For Mark Karnick, CIO of Glaser Weil, a 100-attorney Los Angeles firm, the march toward a paperless environment is in full swing. And while Karnick admits that the notion of the paperless office is so turn-of-the-century, the economic downturn came before the needed tools had reached maturity, and a clampdown on IT spending prevented Glaser Weil from investing in a solution.
However, subsequent advances in the ability to more thoroughly track, search and collaborate on a wide variety of documents have combined with an improving economy to put electronic document management back on the firm's front burner. The need for such capabilities has also been fueled by what Karnick calls exponential growth over the last several years in the amount of electronic data law firms must manage.
"That data has to be stored, indexed and searchable, and it has to be accessible to geographically dispersed users," he says.
Despite the growing capabilities in those areas, Karnick says no one product is able to meet the firm's needs, so his team is working on an integrated system built largely around Hewlett-Packard’s Autonomy, which analyzes unstructured data, and the document collaboration capabilities of Microsoft SharePoint. The resulting solution, which represents a six-figure investment for Glaser Weil, will consist of three components: a robust back-end database, an easy-to-use interface, and effective tools for getting data in and out.
Additionally, with a mandate to steadily replace laptops with tablets and incorporate them into all of the firm's business processes, Karnick has to ensure the electronic document management system is easily accessible from iPads and a handful of other tablets.

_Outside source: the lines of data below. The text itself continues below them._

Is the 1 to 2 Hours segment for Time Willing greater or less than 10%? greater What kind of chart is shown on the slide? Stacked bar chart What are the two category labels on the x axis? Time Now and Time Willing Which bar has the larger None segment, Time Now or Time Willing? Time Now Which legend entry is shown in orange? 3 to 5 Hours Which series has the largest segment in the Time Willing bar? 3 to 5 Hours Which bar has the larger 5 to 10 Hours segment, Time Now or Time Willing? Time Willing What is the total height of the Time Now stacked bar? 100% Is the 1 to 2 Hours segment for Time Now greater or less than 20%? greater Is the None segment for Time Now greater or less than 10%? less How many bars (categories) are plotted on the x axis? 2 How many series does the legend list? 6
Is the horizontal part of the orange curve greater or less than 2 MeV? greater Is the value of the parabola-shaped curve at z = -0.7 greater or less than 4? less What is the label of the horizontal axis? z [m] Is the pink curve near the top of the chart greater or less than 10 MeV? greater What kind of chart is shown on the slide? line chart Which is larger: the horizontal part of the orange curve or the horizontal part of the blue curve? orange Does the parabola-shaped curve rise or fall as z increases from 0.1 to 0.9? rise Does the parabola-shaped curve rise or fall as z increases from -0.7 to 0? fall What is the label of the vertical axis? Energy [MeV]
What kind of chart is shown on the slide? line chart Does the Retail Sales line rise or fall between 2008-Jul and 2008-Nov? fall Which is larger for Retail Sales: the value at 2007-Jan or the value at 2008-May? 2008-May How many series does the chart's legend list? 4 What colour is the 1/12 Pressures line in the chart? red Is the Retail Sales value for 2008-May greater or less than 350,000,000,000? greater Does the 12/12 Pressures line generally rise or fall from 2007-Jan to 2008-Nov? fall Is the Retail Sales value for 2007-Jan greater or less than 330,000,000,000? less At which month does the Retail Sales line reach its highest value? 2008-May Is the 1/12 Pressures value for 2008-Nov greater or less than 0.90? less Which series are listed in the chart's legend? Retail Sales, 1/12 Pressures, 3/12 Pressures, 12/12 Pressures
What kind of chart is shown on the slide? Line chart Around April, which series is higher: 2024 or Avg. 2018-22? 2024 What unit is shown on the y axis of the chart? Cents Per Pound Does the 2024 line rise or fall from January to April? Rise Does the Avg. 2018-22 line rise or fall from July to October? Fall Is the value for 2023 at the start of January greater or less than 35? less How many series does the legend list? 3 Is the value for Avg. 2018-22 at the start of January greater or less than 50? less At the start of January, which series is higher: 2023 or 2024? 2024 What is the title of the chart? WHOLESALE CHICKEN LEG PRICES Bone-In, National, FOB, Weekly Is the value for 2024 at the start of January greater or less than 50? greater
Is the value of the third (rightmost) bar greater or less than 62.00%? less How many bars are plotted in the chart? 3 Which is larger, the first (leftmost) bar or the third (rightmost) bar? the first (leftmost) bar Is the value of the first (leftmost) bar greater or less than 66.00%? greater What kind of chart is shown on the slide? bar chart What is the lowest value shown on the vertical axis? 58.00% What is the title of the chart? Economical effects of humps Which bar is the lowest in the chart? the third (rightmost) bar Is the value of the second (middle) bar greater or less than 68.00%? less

Once the new system is rolled out to users later this year, he expects it to save clients money by improving productivity and reducing the number of billable hours spent performing mundane, low-value tasks, as well as to slash the cost of storing paper documents. (The firm will have to retain paper documents with signatures.)
All of these technologies—PSA, mobile platforms and electronic document management—address what Gartner's Fouts says should be the top priority for any professional services firm's IT department: "using today's trends and advances to help the people on the ground doing the work, because those are the people who make you money."